If you thought that the holiday pay saga was over, think again. The Court of Justice of the European Union handed down its judgment last week in King v. The Sash Window Workshop Ltd.

In finding for Mr King, the European Court held that, if an employer fails to pay a worker for annual leave, it is incompatible with the EU Working Time Directive to require that worker to take unpaid leave first in order for him to establish his right to paid leave. The Court stated that a worker who has been deterred from taking annual leave due to the fact that he will receive no payment for it from his employer must be put in a position comparable to that which he would have been in had he exercised the right to take annual leave (and been paid for it). This is consistent with the trend of the European case law on holiday pay. Workers should be allowed to take their holidays – and they should be paid for them. Perhaps of more concern from this case is that the Court held that such a worker would therefore be entitled to claim payment in lieu of accrued but untaken leave back to the start of the employment relationship.

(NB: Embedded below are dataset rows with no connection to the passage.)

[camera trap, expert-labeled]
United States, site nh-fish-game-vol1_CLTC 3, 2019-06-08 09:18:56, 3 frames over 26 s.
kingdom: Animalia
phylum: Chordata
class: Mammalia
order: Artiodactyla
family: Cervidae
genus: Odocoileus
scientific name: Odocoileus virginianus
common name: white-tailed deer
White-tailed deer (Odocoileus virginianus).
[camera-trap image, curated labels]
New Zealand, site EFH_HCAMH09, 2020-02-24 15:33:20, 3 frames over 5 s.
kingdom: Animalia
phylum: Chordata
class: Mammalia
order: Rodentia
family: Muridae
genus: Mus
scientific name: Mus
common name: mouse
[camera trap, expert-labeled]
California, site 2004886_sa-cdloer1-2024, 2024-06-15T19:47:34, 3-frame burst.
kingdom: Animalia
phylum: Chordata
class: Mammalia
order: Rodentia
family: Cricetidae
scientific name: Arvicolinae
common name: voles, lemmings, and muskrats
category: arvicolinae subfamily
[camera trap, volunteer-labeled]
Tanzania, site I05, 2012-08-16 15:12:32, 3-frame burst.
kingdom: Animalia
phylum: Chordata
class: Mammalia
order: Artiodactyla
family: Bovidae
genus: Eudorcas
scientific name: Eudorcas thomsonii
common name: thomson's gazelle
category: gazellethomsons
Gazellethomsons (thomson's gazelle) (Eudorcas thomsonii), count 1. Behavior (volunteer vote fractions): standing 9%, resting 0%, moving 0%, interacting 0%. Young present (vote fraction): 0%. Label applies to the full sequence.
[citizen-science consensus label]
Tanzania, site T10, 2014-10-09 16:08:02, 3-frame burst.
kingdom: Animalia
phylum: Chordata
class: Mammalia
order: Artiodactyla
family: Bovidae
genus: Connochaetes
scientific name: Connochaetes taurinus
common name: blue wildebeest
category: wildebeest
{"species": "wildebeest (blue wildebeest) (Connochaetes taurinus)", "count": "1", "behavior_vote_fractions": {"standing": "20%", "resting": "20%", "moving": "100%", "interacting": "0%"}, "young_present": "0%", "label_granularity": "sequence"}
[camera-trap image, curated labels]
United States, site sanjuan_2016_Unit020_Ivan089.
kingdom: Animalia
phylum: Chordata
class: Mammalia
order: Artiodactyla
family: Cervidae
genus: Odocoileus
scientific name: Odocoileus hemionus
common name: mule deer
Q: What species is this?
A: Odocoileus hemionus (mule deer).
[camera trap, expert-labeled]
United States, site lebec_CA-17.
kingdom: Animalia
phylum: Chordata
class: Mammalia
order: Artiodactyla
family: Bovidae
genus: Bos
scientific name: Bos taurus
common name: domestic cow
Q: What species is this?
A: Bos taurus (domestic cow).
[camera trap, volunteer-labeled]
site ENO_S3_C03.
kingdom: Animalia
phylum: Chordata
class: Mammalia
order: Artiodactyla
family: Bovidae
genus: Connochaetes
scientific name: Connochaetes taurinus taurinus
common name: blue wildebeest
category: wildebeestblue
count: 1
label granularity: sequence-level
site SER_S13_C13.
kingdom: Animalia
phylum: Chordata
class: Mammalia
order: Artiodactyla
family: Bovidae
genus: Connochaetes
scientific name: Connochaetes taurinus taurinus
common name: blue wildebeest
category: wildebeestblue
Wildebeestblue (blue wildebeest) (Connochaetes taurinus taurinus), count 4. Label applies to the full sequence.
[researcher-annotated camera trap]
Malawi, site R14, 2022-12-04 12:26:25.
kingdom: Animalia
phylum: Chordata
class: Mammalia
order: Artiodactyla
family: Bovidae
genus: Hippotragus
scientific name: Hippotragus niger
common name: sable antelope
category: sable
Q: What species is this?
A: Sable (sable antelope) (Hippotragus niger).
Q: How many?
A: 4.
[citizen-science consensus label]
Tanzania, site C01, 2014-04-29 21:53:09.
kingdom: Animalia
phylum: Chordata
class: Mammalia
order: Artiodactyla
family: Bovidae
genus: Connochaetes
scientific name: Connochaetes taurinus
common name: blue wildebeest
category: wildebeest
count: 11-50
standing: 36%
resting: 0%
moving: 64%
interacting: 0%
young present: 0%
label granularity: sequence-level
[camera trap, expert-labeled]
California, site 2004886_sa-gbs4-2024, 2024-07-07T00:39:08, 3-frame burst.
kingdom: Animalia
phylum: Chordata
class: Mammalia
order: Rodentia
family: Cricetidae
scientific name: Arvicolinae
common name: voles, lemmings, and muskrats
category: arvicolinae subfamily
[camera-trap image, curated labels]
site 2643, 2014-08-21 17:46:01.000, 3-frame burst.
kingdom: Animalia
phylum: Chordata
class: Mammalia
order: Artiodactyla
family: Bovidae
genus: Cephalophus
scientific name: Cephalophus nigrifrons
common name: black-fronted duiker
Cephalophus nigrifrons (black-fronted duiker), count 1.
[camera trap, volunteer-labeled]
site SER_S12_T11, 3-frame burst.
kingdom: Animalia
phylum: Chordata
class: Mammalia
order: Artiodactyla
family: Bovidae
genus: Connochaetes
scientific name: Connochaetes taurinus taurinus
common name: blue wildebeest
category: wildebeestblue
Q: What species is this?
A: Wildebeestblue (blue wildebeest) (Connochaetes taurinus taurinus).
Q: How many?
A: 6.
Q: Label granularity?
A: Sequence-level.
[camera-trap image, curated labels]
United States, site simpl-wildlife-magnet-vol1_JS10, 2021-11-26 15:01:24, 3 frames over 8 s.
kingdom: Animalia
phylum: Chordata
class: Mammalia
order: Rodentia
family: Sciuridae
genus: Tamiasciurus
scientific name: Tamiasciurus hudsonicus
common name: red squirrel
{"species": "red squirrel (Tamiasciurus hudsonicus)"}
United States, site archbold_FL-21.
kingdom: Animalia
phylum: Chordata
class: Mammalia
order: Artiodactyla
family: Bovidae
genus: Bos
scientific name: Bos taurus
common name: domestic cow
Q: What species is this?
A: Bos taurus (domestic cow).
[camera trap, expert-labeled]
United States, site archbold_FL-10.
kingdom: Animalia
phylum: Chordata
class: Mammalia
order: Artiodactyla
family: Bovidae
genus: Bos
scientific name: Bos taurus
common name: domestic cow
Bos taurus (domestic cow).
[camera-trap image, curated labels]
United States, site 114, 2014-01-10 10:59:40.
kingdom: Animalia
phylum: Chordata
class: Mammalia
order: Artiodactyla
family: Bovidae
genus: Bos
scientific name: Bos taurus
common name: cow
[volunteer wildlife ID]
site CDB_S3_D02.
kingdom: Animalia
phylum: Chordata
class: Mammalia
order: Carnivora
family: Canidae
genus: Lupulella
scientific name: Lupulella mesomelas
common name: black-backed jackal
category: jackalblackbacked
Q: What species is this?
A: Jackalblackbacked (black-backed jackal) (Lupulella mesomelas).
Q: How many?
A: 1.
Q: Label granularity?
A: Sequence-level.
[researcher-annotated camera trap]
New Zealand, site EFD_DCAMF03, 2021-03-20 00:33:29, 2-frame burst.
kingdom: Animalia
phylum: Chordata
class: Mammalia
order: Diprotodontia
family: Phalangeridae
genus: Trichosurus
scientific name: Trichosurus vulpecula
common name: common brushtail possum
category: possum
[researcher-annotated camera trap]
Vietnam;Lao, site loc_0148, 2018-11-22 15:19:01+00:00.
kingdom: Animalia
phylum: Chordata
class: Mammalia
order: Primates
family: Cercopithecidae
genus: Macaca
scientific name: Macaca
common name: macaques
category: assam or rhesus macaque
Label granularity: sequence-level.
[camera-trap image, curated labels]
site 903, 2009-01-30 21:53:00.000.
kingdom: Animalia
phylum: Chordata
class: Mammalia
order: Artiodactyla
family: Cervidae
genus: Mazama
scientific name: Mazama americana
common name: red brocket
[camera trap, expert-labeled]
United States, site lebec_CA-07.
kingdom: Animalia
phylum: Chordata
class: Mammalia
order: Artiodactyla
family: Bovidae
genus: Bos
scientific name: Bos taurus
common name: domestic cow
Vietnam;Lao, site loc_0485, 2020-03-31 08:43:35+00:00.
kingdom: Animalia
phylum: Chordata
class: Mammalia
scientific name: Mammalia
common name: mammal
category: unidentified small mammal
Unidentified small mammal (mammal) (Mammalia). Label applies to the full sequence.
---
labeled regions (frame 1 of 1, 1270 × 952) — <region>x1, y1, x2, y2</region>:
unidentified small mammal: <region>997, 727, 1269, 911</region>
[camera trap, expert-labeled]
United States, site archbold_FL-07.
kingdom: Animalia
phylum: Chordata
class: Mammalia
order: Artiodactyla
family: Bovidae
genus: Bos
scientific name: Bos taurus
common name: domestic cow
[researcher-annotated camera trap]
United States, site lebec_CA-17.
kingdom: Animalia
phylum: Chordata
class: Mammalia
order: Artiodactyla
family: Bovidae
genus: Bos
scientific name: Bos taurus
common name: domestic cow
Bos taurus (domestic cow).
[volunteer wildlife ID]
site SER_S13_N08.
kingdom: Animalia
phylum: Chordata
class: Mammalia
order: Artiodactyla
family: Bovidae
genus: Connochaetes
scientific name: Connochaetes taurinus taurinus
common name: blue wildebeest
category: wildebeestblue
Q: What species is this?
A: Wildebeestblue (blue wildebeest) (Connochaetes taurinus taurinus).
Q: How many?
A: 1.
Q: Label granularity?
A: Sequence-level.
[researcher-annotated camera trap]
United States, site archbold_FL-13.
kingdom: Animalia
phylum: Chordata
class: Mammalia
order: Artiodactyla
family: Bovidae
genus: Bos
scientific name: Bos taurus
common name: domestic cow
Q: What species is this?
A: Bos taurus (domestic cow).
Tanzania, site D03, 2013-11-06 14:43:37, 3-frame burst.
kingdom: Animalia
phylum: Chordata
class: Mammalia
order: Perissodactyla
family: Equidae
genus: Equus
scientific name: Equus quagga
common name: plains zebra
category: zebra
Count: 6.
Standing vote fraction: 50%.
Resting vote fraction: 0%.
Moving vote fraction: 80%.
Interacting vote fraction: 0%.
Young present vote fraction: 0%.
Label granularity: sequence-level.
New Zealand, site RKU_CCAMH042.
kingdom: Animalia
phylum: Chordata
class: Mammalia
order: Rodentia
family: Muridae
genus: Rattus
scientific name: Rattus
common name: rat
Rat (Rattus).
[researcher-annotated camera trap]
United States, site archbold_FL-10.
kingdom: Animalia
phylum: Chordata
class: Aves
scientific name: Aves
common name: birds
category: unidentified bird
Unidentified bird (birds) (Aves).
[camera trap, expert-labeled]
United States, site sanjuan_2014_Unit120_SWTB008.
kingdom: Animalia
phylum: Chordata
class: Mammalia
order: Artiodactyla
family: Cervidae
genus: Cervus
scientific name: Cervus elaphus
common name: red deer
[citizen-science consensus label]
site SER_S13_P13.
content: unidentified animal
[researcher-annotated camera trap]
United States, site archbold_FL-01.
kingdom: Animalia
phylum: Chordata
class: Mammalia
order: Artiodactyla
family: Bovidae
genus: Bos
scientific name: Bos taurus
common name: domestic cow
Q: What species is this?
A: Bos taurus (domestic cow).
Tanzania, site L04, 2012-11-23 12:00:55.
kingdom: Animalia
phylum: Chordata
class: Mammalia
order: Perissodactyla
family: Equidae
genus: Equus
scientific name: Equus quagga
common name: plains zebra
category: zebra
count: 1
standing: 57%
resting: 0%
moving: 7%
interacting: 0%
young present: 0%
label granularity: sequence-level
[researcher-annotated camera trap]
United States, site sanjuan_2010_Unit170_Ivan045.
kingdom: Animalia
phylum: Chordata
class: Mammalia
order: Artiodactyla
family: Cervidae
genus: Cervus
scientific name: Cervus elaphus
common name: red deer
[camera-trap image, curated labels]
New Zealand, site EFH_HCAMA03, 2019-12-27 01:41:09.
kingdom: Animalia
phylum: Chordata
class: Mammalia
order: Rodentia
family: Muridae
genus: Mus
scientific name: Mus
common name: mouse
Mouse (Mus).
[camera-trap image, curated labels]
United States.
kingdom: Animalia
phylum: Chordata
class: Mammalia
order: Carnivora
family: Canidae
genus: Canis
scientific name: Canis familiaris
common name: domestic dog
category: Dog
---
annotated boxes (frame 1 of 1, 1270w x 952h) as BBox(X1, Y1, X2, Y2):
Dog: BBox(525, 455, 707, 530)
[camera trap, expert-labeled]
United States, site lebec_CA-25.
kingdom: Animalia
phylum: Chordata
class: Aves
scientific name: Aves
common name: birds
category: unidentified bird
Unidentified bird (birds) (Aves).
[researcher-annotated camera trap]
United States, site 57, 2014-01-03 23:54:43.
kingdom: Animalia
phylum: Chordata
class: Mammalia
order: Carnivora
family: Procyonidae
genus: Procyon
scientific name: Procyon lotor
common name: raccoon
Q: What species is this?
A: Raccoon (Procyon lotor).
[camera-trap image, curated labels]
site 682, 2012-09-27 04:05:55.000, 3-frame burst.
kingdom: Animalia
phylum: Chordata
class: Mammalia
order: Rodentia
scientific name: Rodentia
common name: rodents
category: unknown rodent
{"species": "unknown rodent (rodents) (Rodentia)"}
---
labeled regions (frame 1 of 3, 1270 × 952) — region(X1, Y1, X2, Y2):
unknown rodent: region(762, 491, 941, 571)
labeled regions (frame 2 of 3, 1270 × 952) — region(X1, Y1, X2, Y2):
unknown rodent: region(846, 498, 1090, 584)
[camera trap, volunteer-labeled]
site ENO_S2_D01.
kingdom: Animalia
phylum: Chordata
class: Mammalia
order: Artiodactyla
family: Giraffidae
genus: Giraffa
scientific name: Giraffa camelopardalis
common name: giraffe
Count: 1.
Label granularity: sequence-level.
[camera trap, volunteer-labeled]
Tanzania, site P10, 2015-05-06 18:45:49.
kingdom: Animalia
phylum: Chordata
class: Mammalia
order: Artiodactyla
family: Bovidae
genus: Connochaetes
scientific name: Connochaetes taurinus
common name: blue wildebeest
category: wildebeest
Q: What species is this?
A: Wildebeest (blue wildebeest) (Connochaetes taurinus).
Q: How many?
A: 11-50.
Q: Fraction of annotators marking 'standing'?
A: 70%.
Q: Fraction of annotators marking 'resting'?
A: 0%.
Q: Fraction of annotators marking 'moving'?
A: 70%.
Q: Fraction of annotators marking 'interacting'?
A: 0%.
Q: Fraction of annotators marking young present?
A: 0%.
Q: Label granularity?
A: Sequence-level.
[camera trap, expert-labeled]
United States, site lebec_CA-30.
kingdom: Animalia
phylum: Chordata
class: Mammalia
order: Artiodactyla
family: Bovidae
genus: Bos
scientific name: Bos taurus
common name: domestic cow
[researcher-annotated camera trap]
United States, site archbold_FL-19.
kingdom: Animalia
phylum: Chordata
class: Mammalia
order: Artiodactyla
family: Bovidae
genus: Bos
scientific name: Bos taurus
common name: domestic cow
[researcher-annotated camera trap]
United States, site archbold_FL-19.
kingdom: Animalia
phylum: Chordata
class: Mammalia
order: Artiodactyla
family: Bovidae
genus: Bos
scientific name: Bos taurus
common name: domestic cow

In Mr King’s case, this meant that he would potentially be entitled to payment in lieu of 24.15 weeks of annual leave which he had accrued between 1 June 1999 and 6 October 2012. It’s now for the UK courts to determine the appropriate compensation which should be awarded to Mr King.

An interesting aspect of the case – but one which the Court did not deem it appropriate to consider – was that Sash WW had apparently offered Mr King an employment contract in 2008 under which he would have received paid holidays, but Mr King had declined to accept it.

This is the latest in a series of judgments by the European Court to emphasise that the right for workers to take annual leave, and to be paid for it, is a central right under EU law which must be protected.

The stakes are now potentially even higher for an employer who wrongly categorises an individual as self-employed when he is in fact a worker. In such circumstances, the worker may be able to claim payment in lieu of all of the annual leave that he would have been entitled to accrue during the entire period of his employment. As in Mr King’s case, this could result in high value claims going back over a very significant period of time.

As this was a case involving disputed employment status, it has been suggested that the impact of the Court’s judgment may be most widely felt by businesses in the "gig economy". Last month, we learned that Uber had lost its appeal against the decision of the employment tribunal which had held that its drivers were workers, and not self-employed as Uber had claimed. The Court’s judgment in King may now pave the way for workers who dispute their purported self-employed status to claim payment in lieu of the annual leave they were denied throughout the entire period of their engagement up to the termination date.

This case also raises interesting questions regarding the regulations which were introduced by the UK Government in the wake of the various holiday pay cases to limit an employer’s liability for backdated claims to a period of two years. The European Court’s statement in King that “the right to paid annual leave cannot be subject to any preconditions whatsoever”, may mean that the two year rule is itself vulnerable to legal challenge.

Similarly, the decision of the UK Employment Appeal Tribunal in Bear Scotland Limited v. Fulton, which held that a claim for a series of unlawful deductions will be broken wherever there is a gap of longer than three months between consecutive underpayments, may now also come under attack.

Whilst the precise impact of King is uncertain, what remains clear is that holiday pay issues are not going away any time soon. With the abolition of employment tribunal fees, such claims are now more likely than ever.